It seems like there is a new story every week in the mainstream press about the unexpected ways the bacteria living on and within us impact health, disease, and even our behavior. The torrent of new discoveries unleashed by high-throughput sequencing has captured the imagination of scientists and laypeople alike. Scientists at Second Genome are hoping to apply these insights to improve human health, leveraging their bioinformatics expertise to mine bacterial communities for potential therapeutics. Second Genome is a clinical stage pharmaceutical company with a mission to redefine disease in the context of microbiome medicine and create therapeutics that can address unmet medical needs. Recently they teamed up with scientists here at PacBio to explore how long-read sequencing might supplement their short-read-based pipeline for gene discovery, using an environmental sample as a test case. They were especially interested in identifying unique, complete, and error-free gene clusters in metagenomic assemblies.
The team began by spiking the sample with internal controls and generating a 10 kb insert library. The library was sequenced on two SMRT Cells with 20-hour movies on the Sequel System. The resulting data was analyzed in two ways. First, the ccs algorithm was applied to generate ~270,000 HiFi reads per 1M SMRT Cell @ 99% minimum accuracy. Since these reads are on average 10 times longer than the average bacterial gene, full-length genes can be discovered even without assembly. Bioinformaticians at Second Genome then used two different gene prediction programs to evaluate the usability of HiFi reads for gene discovery. Next, the raw data was assembled with Canu, and the discovered genes were mapped back onto the contigs.
How did the results shape up? As you can see, two SMRT Cells of data revealed an impressive number of genes and a highly contiguous assembly with a mean contig size of 93 kb. In addition, among the contigs were two closed bacterial genomes.
Table 1. Metagenome assembly statistics
Comparing the performance of the two gene discovery algorithms, scientists at Second Genome found Prodigal predicted a large number of genes that were concordant with expected genes regardless of the sequencing technology, assembler, or annotation tool used in the source genome. However, more analysis is needed to make a conclusion about the program performance.
Table 2. Comparison of gene discovery programs for all identified genes
Second Genome then took the analysis one step further and assessed whether long-read sequencing was a good value for their business. Rather than fall back on the commonly used ‘cost per base’ metric, they developed their own more pertinent way of measuring success: what was the cost per error-free, unique predicted protein? By normalizing their data to calculate unique predicted protein per $1,000, they found that PacBio sequencing was actually twice as cost-effective as short-read technology at discovering complete genes from the same DNA sample. Whereas short-read technology predicted ~17,000 full-length proteins per $1,000 of data, PacBio data yielded ~36,000 predicted proteins. Similarly, PacBio sequencing recovered approximately twice as many spike-in sequences per $1,000 invested.

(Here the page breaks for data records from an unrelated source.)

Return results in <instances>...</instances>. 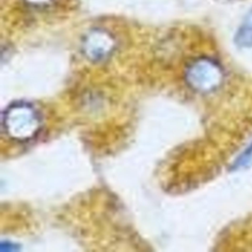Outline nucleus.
Here are the masks:
<instances>
[{
  "instance_id": "obj_6",
  "label": "nucleus",
  "mask_w": 252,
  "mask_h": 252,
  "mask_svg": "<svg viewBox=\"0 0 252 252\" xmlns=\"http://www.w3.org/2000/svg\"><path fill=\"white\" fill-rule=\"evenodd\" d=\"M24 3L32 9L44 10L51 7L55 0H23Z\"/></svg>"
},
{
  "instance_id": "obj_5",
  "label": "nucleus",
  "mask_w": 252,
  "mask_h": 252,
  "mask_svg": "<svg viewBox=\"0 0 252 252\" xmlns=\"http://www.w3.org/2000/svg\"><path fill=\"white\" fill-rule=\"evenodd\" d=\"M252 161V143L244 150V152L235 159L232 164L233 169H240L246 167Z\"/></svg>"
},
{
  "instance_id": "obj_4",
  "label": "nucleus",
  "mask_w": 252,
  "mask_h": 252,
  "mask_svg": "<svg viewBox=\"0 0 252 252\" xmlns=\"http://www.w3.org/2000/svg\"><path fill=\"white\" fill-rule=\"evenodd\" d=\"M235 43L242 48L252 47V10L244 18L236 34Z\"/></svg>"
},
{
  "instance_id": "obj_1",
  "label": "nucleus",
  "mask_w": 252,
  "mask_h": 252,
  "mask_svg": "<svg viewBox=\"0 0 252 252\" xmlns=\"http://www.w3.org/2000/svg\"><path fill=\"white\" fill-rule=\"evenodd\" d=\"M2 126L6 135L11 139L28 142L39 133L41 118L32 104L17 101L10 104L3 112Z\"/></svg>"
},
{
  "instance_id": "obj_2",
  "label": "nucleus",
  "mask_w": 252,
  "mask_h": 252,
  "mask_svg": "<svg viewBox=\"0 0 252 252\" xmlns=\"http://www.w3.org/2000/svg\"><path fill=\"white\" fill-rule=\"evenodd\" d=\"M187 85L199 93H210L217 90L223 81V70L214 59L199 57L185 70Z\"/></svg>"
},
{
  "instance_id": "obj_3",
  "label": "nucleus",
  "mask_w": 252,
  "mask_h": 252,
  "mask_svg": "<svg viewBox=\"0 0 252 252\" xmlns=\"http://www.w3.org/2000/svg\"><path fill=\"white\" fill-rule=\"evenodd\" d=\"M115 44V38L110 32L102 29H94L85 35L82 49L89 59L102 61L112 54Z\"/></svg>"
}]
</instances>
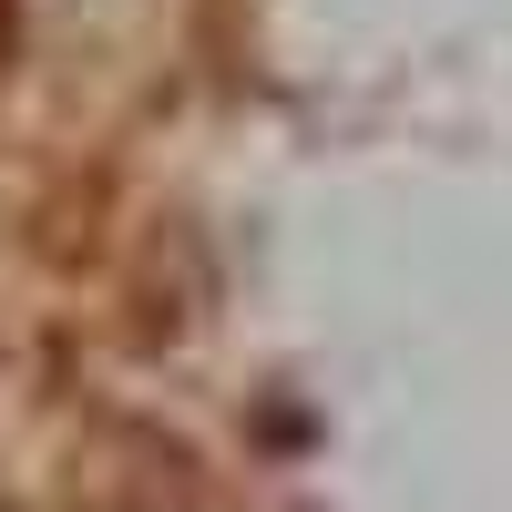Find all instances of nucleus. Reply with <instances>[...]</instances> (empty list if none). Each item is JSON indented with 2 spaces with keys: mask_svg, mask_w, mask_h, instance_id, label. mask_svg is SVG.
<instances>
[{
  "mask_svg": "<svg viewBox=\"0 0 512 512\" xmlns=\"http://www.w3.org/2000/svg\"><path fill=\"white\" fill-rule=\"evenodd\" d=\"M0 41H11V0H0Z\"/></svg>",
  "mask_w": 512,
  "mask_h": 512,
  "instance_id": "1",
  "label": "nucleus"
}]
</instances>
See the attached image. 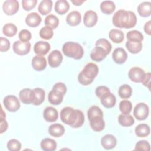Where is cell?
Here are the masks:
<instances>
[{
  "mask_svg": "<svg viewBox=\"0 0 151 151\" xmlns=\"http://www.w3.org/2000/svg\"><path fill=\"white\" fill-rule=\"evenodd\" d=\"M52 8V1L51 0H42L38 5V10L43 15L48 14Z\"/></svg>",
  "mask_w": 151,
  "mask_h": 151,
  "instance_id": "cell-26",
  "label": "cell"
},
{
  "mask_svg": "<svg viewBox=\"0 0 151 151\" xmlns=\"http://www.w3.org/2000/svg\"><path fill=\"white\" fill-rule=\"evenodd\" d=\"M31 33L28 29H22L18 34V37L20 41L23 42H29V41L31 39Z\"/></svg>",
  "mask_w": 151,
  "mask_h": 151,
  "instance_id": "cell-46",
  "label": "cell"
},
{
  "mask_svg": "<svg viewBox=\"0 0 151 151\" xmlns=\"http://www.w3.org/2000/svg\"><path fill=\"white\" fill-rule=\"evenodd\" d=\"M43 117L47 122H54L58 119V113L54 107L48 106L44 110Z\"/></svg>",
  "mask_w": 151,
  "mask_h": 151,
  "instance_id": "cell-17",
  "label": "cell"
},
{
  "mask_svg": "<svg viewBox=\"0 0 151 151\" xmlns=\"http://www.w3.org/2000/svg\"><path fill=\"white\" fill-rule=\"evenodd\" d=\"M150 78H151V74L150 73H145V77L141 82L143 85L145 87H147L148 89H150Z\"/></svg>",
  "mask_w": 151,
  "mask_h": 151,
  "instance_id": "cell-51",
  "label": "cell"
},
{
  "mask_svg": "<svg viewBox=\"0 0 151 151\" xmlns=\"http://www.w3.org/2000/svg\"><path fill=\"white\" fill-rule=\"evenodd\" d=\"M41 38L44 40H50L54 35L53 29L48 26H45L42 27L39 32Z\"/></svg>",
  "mask_w": 151,
  "mask_h": 151,
  "instance_id": "cell-40",
  "label": "cell"
},
{
  "mask_svg": "<svg viewBox=\"0 0 151 151\" xmlns=\"http://www.w3.org/2000/svg\"><path fill=\"white\" fill-rule=\"evenodd\" d=\"M63 57L61 52L57 50L52 51L48 57V64L51 67H58L62 63Z\"/></svg>",
  "mask_w": 151,
  "mask_h": 151,
  "instance_id": "cell-10",
  "label": "cell"
},
{
  "mask_svg": "<svg viewBox=\"0 0 151 151\" xmlns=\"http://www.w3.org/2000/svg\"><path fill=\"white\" fill-rule=\"evenodd\" d=\"M19 98L24 104H33L35 98L34 90L28 88L22 89L19 93Z\"/></svg>",
  "mask_w": 151,
  "mask_h": 151,
  "instance_id": "cell-9",
  "label": "cell"
},
{
  "mask_svg": "<svg viewBox=\"0 0 151 151\" xmlns=\"http://www.w3.org/2000/svg\"><path fill=\"white\" fill-rule=\"evenodd\" d=\"M61 120L73 128L81 127L84 122L83 113L80 110H76L71 107H64L60 111Z\"/></svg>",
  "mask_w": 151,
  "mask_h": 151,
  "instance_id": "cell-1",
  "label": "cell"
},
{
  "mask_svg": "<svg viewBox=\"0 0 151 151\" xmlns=\"http://www.w3.org/2000/svg\"><path fill=\"white\" fill-rule=\"evenodd\" d=\"M134 132L137 137H145L150 134V127L147 124L141 123L135 127Z\"/></svg>",
  "mask_w": 151,
  "mask_h": 151,
  "instance_id": "cell-32",
  "label": "cell"
},
{
  "mask_svg": "<svg viewBox=\"0 0 151 151\" xmlns=\"http://www.w3.org/2000/svg\"><path fill=\"white\" fill-rule=\"evenodd\" d=\"M95 45L103 48L106 51L107 54L110 52L112 48V46L110 42L105 38H100L97 40L96 42Z\"/></svg>",
  "mask_w": 151,
  "mask_h": 151,
  "instance_id": "cell-41",
  "label": "cell"
},
{
  "mask_svg": "<svg viewBox=\"0 0 151 151\" xmlns=\"http://www.w3.org/2000/svg\"><path fill=\"white\" fill-rule=\"evenodd\" d=\"M91 128L95 132H100L104 129L105 122L103 116H97L88 119Z\"/></svg>",
  "mask_w": 151,
  "mask_h": 151,
  "instance_id": "cell-13",
  "label": "cell"
},
{
  "mask_svg": "<svg viewBox=\"0 0 151 151\" xmlns=\"http://www.w3.org/2000/svg\"><path fill=\"white\" fill-rule=\"evenodd\" d=\"M64 96L60 92L52 89L48 93V101L52 105H58L63 100Z\"/></svg>",
  "mask_w": 151,
  "mask_h": 151,
  "instance_id": "cell-23",
  "label": "cell"
},
{
  "mask_svg": "<svg viewBox=\"0 0 151 151\" xmlns=\"http://www.w3.org/2000/svg\"><path fill=\"white\" fill-rule=\"evenodd\" d=\"M99 73L98 66L93 63H87L78 75V82L84 86L91 84Z\"/></svg>",
  "mask_w": 151,
  "mask_h": 151,
  "instance_id": "cell-3",
  "label": "cell"
},
{
  "mask_svg": "<svg viewBox=\"0 0 151 151\" xmlns=\"http://www.w3.org/2000/svg\"><path fill=\"white\" fill-rule=\"evenodd\" d=\"M10 48L9 41L5 37H0V51L1 52H6Z\"/></svg>",
  "mask_w": 151,
  "mask_h": 151,
  "instance_id": "cell-48",
  "label": "cell"
},
{
  "mask_svg": "<svg viewBox=\"0 0 151 151\" xmlns=\"http://www.w3.org/2000/svg\"><path fill=\"white\" fill-rule=\"evenodd\" d=\"M22 6L23 9L25 11H30L34 8H35L37 1V0H22Z\"/></svg>",
  "mask_w": 151,
  "mask_h": 151,
  "instance_id": "cell-47",
  "label": "cell"
},
{
  "mask_svg": "<svg viewBox=\"0 0 151 151\" xmlns=\"http://www.w3.org/2000/svg\"><path fill=\"white\" fill-rule=\"evenodd\" d=\"M142 43L139 41H127L126 42V47L127 50L132 54H137L142 49Z\"/></svg>",
  "mask_w": 151,
  "mask_h": 151,
  "instance_id": "cell-31",
  "label": "cell"
},
{
  "mask_svg": "<svg viewBox=\"0 0 151 151\" xmlns=\"http://www.w3.org/2000/svg\"><path fill=\"white\" fill-rule=\"evenodd\" d=\"M112 22L117 28L129 29L136 25L137 17L135 14L131 11L120 9L114 14Z\"/></svg>",
  "mask_w": 151,
  "mask_h": 151,
  "instance_id": "cell-2",
  "label": "cell"
},
{
  "mask_svg": "<svg viewBox=\"0 0 151 151\" xmlns=\"http://www.w3.org/2000/svg\"><path fill=\"white\" fill-rule=\"evenodd\" d=\"M149 113V107L145 103L137 104L133 110V115L139 120H145L148 117Z\"/></svg>",
  "mask_w": 151,
  "mask_h": 151,
  "instance_id": "cell-6",
  "label": "cell"
},
{
  "mask_svg": "<svg viewBox=\"0 0 151 151\" xmlns=\"http://www.w3.org/2000/svg\"><path fill=\"white\" fill-rule=\"evenodd\" d=\"M70 9V5L66 0H58L55 2L54 9L59 15H64Z\"/></svg>",
  "mask_w": 151,
  "mask_h": 151,
  "instance_id": "cell-24",
  "label": "cell"
},
{
  "mask_svg": "<svg viewBox=\"0 0 151 151\" xmlns=\"http://www.w3.org/2000/svg\"><path fill=\"white\" fill-rule=\"evenodd\" d=\"M112 58L116 63L122 64L126 61L127 54L123 48H117L114 49L112 53Z\"/></svg>",
  "mask_w": 151,
  "mask_h": 151,
  "instance_id": "cell-14",
  "label": "cell"
},
{
  "mask_svg": "<svg viewBox=\"0 0 151 151\" xmlns=\"http://www.w3.org/2000/svg\"><path fill=\"white\" fill-rule=\"evenodd\" d=\"M97 116H103V113L102 110L100 109V108H99L98 106H92L88 109L87 111L88 119H90V118Z\"/></svg>",
  "mask_w": 151,
  "mask_h": 151,
  "instance_id": "cell-43",
  "label": "cell"
},
{
  "mask_svg": "<svg viewBox=\"0 0 151 151\" xmlns=\"http://www.w3.org/2000/svg\"><path fill=\"white\" fill-rule=\"evenodd\" d=\"M132 104L128 100H123L119 104V109L122 114H128L132 110Z\"/></svg>",
  "mask_w": 151,
  "mask_h": 151,
  "instance_id": "cell-39",
  "label": "cell"
},
{
  "mask_svg": "<svg viewBox=\"0 0 151 151\" xmlns=\"http://www.w3.org/2000/svg\"><path fill=\"white\" fill-rule=\"evenodd\" d=\"M110 93V89L107 87L104 86H98L96 88V91H95V93H96V96L100 99H101V97H104V96Z\"/></svg>",
  "mask_w": 151,
  "mask_h": 151,
  "instance_id": "cell-45",
  "label": "cell"
},
{
  "mask_svg": "<svg viewBox=\"0 0 151 151\" xmlns=\"http://www.w3.org/2000/svg\"><path fill=\"white\" fill-rule=\"evenodd\" d=\"M109 37L114 43L117 44L122 42L124 40L123 32L117 29H111L109 33Z\"/></svg>",
  "mask_w": 151,
  "mask_h": 151,
  "instance_id": "cell-30",
  "label": "cell"
},
{
  "mask_svg": "<svg viewBox=\"0 0 151 151\" xmlns=\"http://www.w3.org/2000/svg\"><path fill=\"white\" fill-rule=\"evenodd\" d=\"M7 148L10 151H19L21 149V142L15 139L9 140L7 143Z\"/></svg>",
  "mask_w": 151,
  "mask_h": 151,
  "instance_id": "cell-42",
  "label": "cell"
},
{
  "mask_svg": "<svg viewBox=\"0 0 151 151\" xmlns=\"http://www.w3.org/2000/svg\"><path fill=\"white\" fill-rule=\"evenodd\" d=\"M100 101L104 107L110 109L113 107L115 106L116 99L113 94L110 93L108 94L101 97L100 99Z\"/></svg>",
  "mask_w": 151,
  "mask_h": 151,
  "instance_id": "cell-27",
  "label": "cell"
},
{
  "mask_svg": "<svg viewBox=\"0 0 151 151\" xmlns=\"http://www.w3.org/2000/svg\"><path fill=\"white\" fill-rule=\"evenodd\" d=\"M118 122L119 124L123 127H129L134 124V119L133 116L129 114H121L119 116Z\"/></svg>",
  "mask_w": 151,
  "mask_h": 151,
  "instance_id": "cell-33",
  "label": "cell"
},
{
  "mask_svg": "<svg viewBox=\"0 0 151 151\" xmlns=\"http://www.w3.org/2000/svg\"><path fill=\"white\" fill-rule=\"evenodd\" d=\"M19 8V2L17 0H6L2 5L4 12L7 15H13L15 14Z\"/></svg>",
  "mask_w": 151,
  "mask_h": 151,
  "instance_id": "cell-8",
  "label": "cell"
},
{
  "mask_svg": "<svg viewBox=\"0 0 151 151\" xmlns=\"http://www.w3.org/2000/svg\"><path fill=\"white\" fill-rule=\"evenodd\" d=\"M62 51L65 56L75 60L81 59L84 55L82 46L77 42L72 41L65 42L63 45Z\"/></svg>",
  "mask_w": 151,
  "mask_h": 151,
  "instance_id": "cell-4",
  "label": "cell"
},
{
  "mask_svg": "<svg viewBox=\"0 0 151 151\" xmlns=\"http://www.w3.org/2000/svg\"><path fill=\"white\" fill-rule=\"evenodd\" d=\"M45 26L51 27L52 29H55L59 24V19L55 15L50 14L48 15L44 20Z\"/></svg>",
  "mask_w": 151,
  "mask_h": 151,
  "instance_id": "cell-37",
  "label": "cell"
},
{
  "mask_svg": "<svg viewBox=\"0 0 151 151\" xmlns=\"http://www.w3.org/2000/svg\"><path fill=\"white\" fill-rule=\"evenodd\" d=\"M107 55V53L103 48L96 46L90 53V57L93 61L100 62L104 60Z\"/></svg>",
  "mask_w": 151,
  "mask_h": 151,
  "instance_id": "cell-19",
  "label": "cell"
},
{
  "mask_svg": "<svg viewBox=\"0 0 151 151\" xmlns=\"http://www.w3.org/2000/svg\"><path fill=\"white\" fill-rule=\"evenodd\" d=\"M100 8L103 13L107 15H110L115 10L116 5L114 2L112 1H104L100 4Z\"/></svg>",
  "mask_w": 151,
  "mask_h": 151,
  "instance_id": "cell-29",
  "label": "cell"
},
{
  "mask_svg": "<svg viewBox=\"0 0 151 151\" xmlns=\"http://www.w3.org/2000/svg\"><path fill=\"white\" fill-rule=\"evenodd\" d=\"M128 41L142 42L143 40V34L137 30H132L129 31L126 34Z\"/></svg>",
  "mask_w": 151,
  "mask_h": 151,
  "instance_id": "cell-38",
  "label": "cell"
},
{
  "mask_svg": "<svg viewBox=\"0 0 151 151\" xmlns=\"http://www.w3.org/2000/svg\"><path fill=\"white\" fill-rule=\"evenodd\" d=\"M14 52L19 55H24L28 54L31 50V44L29 42L16 41L12 45Z\"/></svg>",
  "mask_w": 151,
  "mask_h": 151,
  "instance_id": "cell-7",
  "label": "cell"
},
{
  "mask_svg": "<svg viewBox=\"0 0 151 151\" xmlns=\"http://www.w3.org/2000/svg\"><path fill=\"white\" fill-rule=\"evenodd\" d=\"M101 144L103 148L106 149H111L114 148L117 144V140L114 136L107 134L102 137Z\"/></svg>",
  "mask_w": 151,
  "mask_h": 151,
  "instance_id": "cell-18",
  "label": "cell"
},
{
  "mask_svg": "<svg viewBox=\"0 0 151 151\" xmlns=\"http://www.w3.org/2000/svg\"><path fill=\"white\" fill-rule=\"evenodd\" d=\"M40 146L44 151H54L57 148V143L52 139L45 138L41 140Z\"/></svg>",
  "mask_w": 151,
  "mask_h": 151,
  "instance_id": "cell-28",
  "label": "cell"
},
{
  "mask_svg": "<svg viewBox=\"0 0 151 151\" xmlns=\"http://www.w3.org/2000/svg\"><path fill=\"white\" fill-rule=\"evenodd\" d=\"M137 12L142 17H149L151 14V2L145 1L140 3L137 6Z\"/></svg>",
  "mask_w": 151,
  "mask_h": 151,
  "instance_id": "cell-25",
  "label": "cell"
},
{
  "mask_svg": "<svg viewBox=\"0 0 151 151\" xmlns=\"http://www.w3.org/2000/svg\"><path fill=\"white\" fill-rule=\"evenodd\" d=\"M52 89L60 92V93H61L64 96L66 92H67V87L65 85L64 83H61V82H58L55 83L53 87H52Z\"/></svg>",
  "mask_w": 151,
  "mask_h": 151,
  "instance_id": "cell-50",
  "label": "cell"
},
{
  "mask_svg": "<svg viewBox=\"0 0 151 151\" xmlns=\"http://www.w3.org/2000/svg\"><path fill=\"white\" fill-rule=\"evenodd\" d=\"M31 64L32 68L38 71L44 70L47 66V60L43 55H37L33 57Z\"/></svg>",
  "mask_w": 151,
  "mask_h": 151,
  "instance_id": "cell-15",
  "label": "cell"
},
{
  "mask_svg": "<svg viewBox=\"0 0 151 151\" xmlns=\"http://www.w3.org/2000/svg\"><path fill=\"white\" fill-rule=\"evenodd\" d=\"M98 20V17L97 13L93 10L87 11L83 17V22L87 27H94Z\"/></svg>",
  "mask_w": 151,
  "mask_h": 151,
  "instance_id": "cell-12",
  "label": "cell"
},
{
  "mask_svg": "<svg viewBox=\"0 0 151 151\" xmlns=\"http://www.w3.org/2000/svg\"><path fill=\"white\" fill-rule=\"evenodd\" d=\"M150 146L146 140H140L136 143L134 150L137 151H150Z\"/></svg>",
  "mask_w": 151,
  "mask_h": 151,
  "instance_id": "cell-44",
  "label": "cell"
},
{
  "mask_svg": "<svg viewBox=\"0 0 151 151\" xmlns=\"http://www.w3.org/2000/svg\"><path fill=\"white\" fill-rule=\"evenodd\" d=\"M118 94L122 99H129L132 94V88L128 84H123L120 86Z\"/></svg>",
  "mask_w": 151,
  "mask_h": 151,
  "instance_id": "cell-35",
  "label": "cell"
},
{
  "mask_svg": "<svg viewBox=\"0 0 151 151\" xmlns=\"http://www.w3.org/2000/svg\"><path fill=\"white\" fill-rule=\"evenodd\" d=\"M64 132V127L59 123H54L48 127V133L55 137H59L63 136Z\"/></svg>",
  "mask_w": 151,
  "mask_h": 151,
  "instance_id": "cell-22",
  "label": "cell"
},
{
  "mask_svg": "<svg viewBox=\"0 0 151 151\" xmlns=\"http://www.w3.org/2000/svg\"><path fill=\"white\" fill-rule=\"evenodd\" d=\"M41 16L37 12H31L25 18V23L30 27H36L41 22Z\"/></svg>",
  "mask_w": 151,
  "mask_h": 151,
  "instance_id": "cell-20",
  "label": "cell"
},
{
  "mask_svg": "<svg viewBox=\"0 0 151 151\" xmlns=\"http://www.w3.org/2000/svg\"><path fill=\"white\" fill-rule=\"evenodd\" d=\"M2 32L5 36L12 37L17 34V27L12 23H7L3 26Z\"/></svg>",
  "mask_w": 151,
  "mask_h": 151,
  "instance_id": "cell-34",
  "label": "cell"
},
{
  "mask_svg": "<svg viewBox=\"0 0 151 151\" xmlns=\"http://www.w3.org/2000/svg\"><path fill=\"white\" fill-rule=\"evenodd\" d=\"M50 48V44L48 42L46 41H40L34 44L33 50L37 55L44 56L48 52Z\"/></svg>",
  "mask_w": 151,
  "mask_h": 151,
  "instance_id": "cell-16",
  "label": "cell"
},
{
  "mask_svg": "<svg viewBox=\"0 0 151 151\" xmlns=\"http://www.w3.org/2000/svg\"><path fill=\"white\" fill-rule=\"evenodd\" d=\"M35 93V100L33 103L32 104L35 105V106H38L40 105L44 101L45 99V91L41 88H35L34 89H33Z\"/></svg>",
  "mask_w": 151,
  "mask_h": 151,
  "instance_id": "cell-36",
  "label": "cell"
},
{
  "mask_svg": "<svg viewBox=\"0 0 151 151\" xmlns=\"http://www.w3.org/2000/svg\"><path fill=\"white\" fill-rule=\"evenodd\" d=\"M81 20L80 13L77 11H73L70 12L66 17L67 23L72 27L78 25Z\"/></svg>",
  "mask_w": 151,
  "mask_h": 151,
  "instance_id": "cell-21",
  "label": "cell"
},
{
  "mask_svg": "<svg viewBox=\"0 0 151 151\" xmlns=\"http://www.w3.org/2000/svg\"><path fill=\"white\" fill-rule=\"evenodd\" d=\"M150 25L151 21L149 20L146 22L144 25V31L149 35H151V30H150Z\"/></svg>",
  "mask_w": 151,
  "mask_h": 151,
  "instance_id": "cell-52",
  "label": "cell"
},
{
  "mask_svg": "<svg viewBox=\"0 0 151 151\" xmlns=\"http://www.w3.org/2000/svg\"><path fill=\"white\" fill-rule=\"evenodd\" d=\"M84 2H85L84 0H74V1H71V2L76 6H79L81 5Z\"/></svg>",
  "mask_w": 151,
  "mask_h": 151,
  "instance_id": "cell-53",
  "label": "cell"
},
{
  "mask_svg": "<svg viewBox=\"0 0 151 151\" xmlns=\"http://www.w3.org/2000/svg\"><path fill=\"white\" fill-rule=\"evenodd\" d=\"M5 113L4 112L3 109H1V133H4L8 129V124L6 120H5Z\"/></svg>",
  "mask_w": 151,
  "mask_h": 151,
  "instance_id": "cell-49",
  "label": "cell"
},
{
  "mask_svg": "<svg viewBox=\"0 0 151 151\" xmlns=\"http://www.w3.org/2000/svg\"><path fill=\"white\" fill-rule=\"evenodd\" d=\"M3 103L5 109L10 112L17 111L21 106L19 99L14 95L6 96L4 99Z\"/></svg>",
  "mask_w": 151,
  "mask_h": 151,
  "instance_id": "cell-5",
  "label": "cell"
},
{
  "mask_svg": "<svg viewBox=\"0 0 151 151\" xmlns=\"http://www.w3.org/2000/svg\"><path fill=\"white\" fill-rule=\"evenodd\" d=\"M145 71L140 67H134L130 69L128 77L130 80L135 83H141L145 75Z\"/></svg>",
  "mask_w": 151,
  "mask_h": 151,
  "instance_id": "cell-11",
  "label": "cell"
}]
</instances>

Table 3. Comparison of yield per $1,000 for different sequencing and gene-calling methods of identifying full-length proteins from spike-in genomes
Reviewing the results, Todd DeSantis, Second Genome Co-founder and VP of Informatics, said “PacBio’s long, accurate single molecule reads allowed us to more accurately discover novel and complete proteins that were encoded in our valuable and complex microbiome specimens. The prospect of bypassing assembly may increase our rate of discovery.” Furthermore, given the median contig size of 24 kb, most of the PacBio genes are collocated with numerous other genes on the same contig.
The results demonstrate that long-read sequencing technology can be successfully applied to metagenomes from complex communities and is complementary to short-read technology. PacBio sequencing was more effective at discovering complete genes than short-read sequencing in this study. Even more exciting is the prospect of replicating this study on the forthcoming Sequel II System which, with eight times as many ZMWs, will make the cost comparison even more favorable. Todd DeSantis said, “We anticipate the Sequel II System may enable scientists to more completely characterize microbial communities. This could ultimately yield significant discoveries in the microbiome and metagenomic space at a reduced cost to what we are
seeing today with Sequel and short reads.”